I tried my first steps in modelling with Alloy and have come across a problem I cannot get my head around. I have the following spec:
module tour/AddressBook1
sig Name, Addr{}
sig Book {
addr: Name->lone Addr
}
// operation: adds a (name, address) to the Book b, resulting in b'
pred add (b, b' : Book, n:Name, a:Addr) {
b'.addr = b.addr + n->a
}
run add for 3 but 2 Book
So far nothing special. It is literally the example of the book 'Software abstraction' by Daniel Jackson.
It essentially models books, that have (name,address)-pairs associated with it. The add-predicate is supposed to grab a Book-instance b and create another Book-instance b' from it by adding (a potentially already existing) (name,address)-pair to it.

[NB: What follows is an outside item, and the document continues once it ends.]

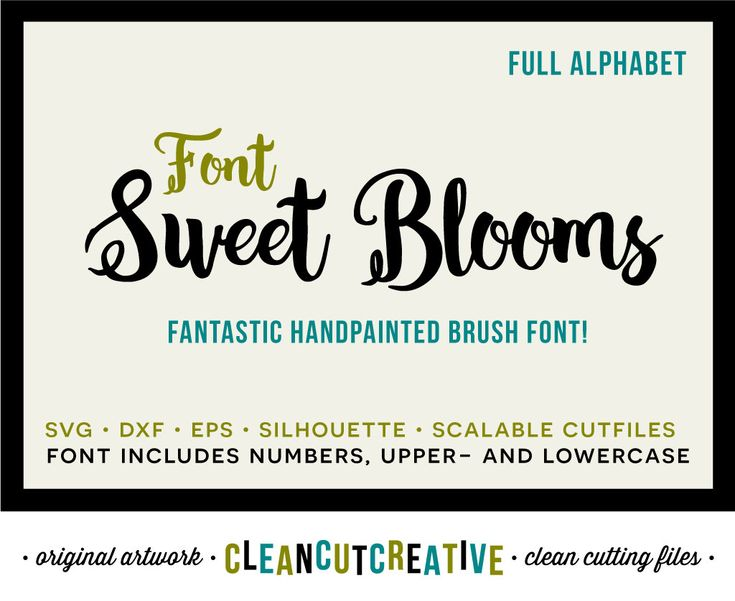 Full Alphabet Cutfile   for Cricut and Silhouette Cameo   SVG DXF EPS    Fabulous Handpainted Font   clean cutting digital files by CleanCutCreative  on Etsy. 17 Best images about Alphabets Fonts SVG DXF cut files for Cricut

The first few examples found are easy and convincing but clicking through with the Next-button I end up with the following example (full view above, equivalent projection over books below)
I see two books, the starting book Book0 with two pairs (Name0, Addr2) and (Name1, Addr1). From the annotions we can also see that the add operation is going to add the new duo (Name1, Addr2). When I now look at the result book Book1 I have {(Name0, Addr0),(Name1, Addr2)} instead of {(Name0, Addr2),(Name1, Addr1),(Name1, Addr2)}
Why is this considered a legal instance?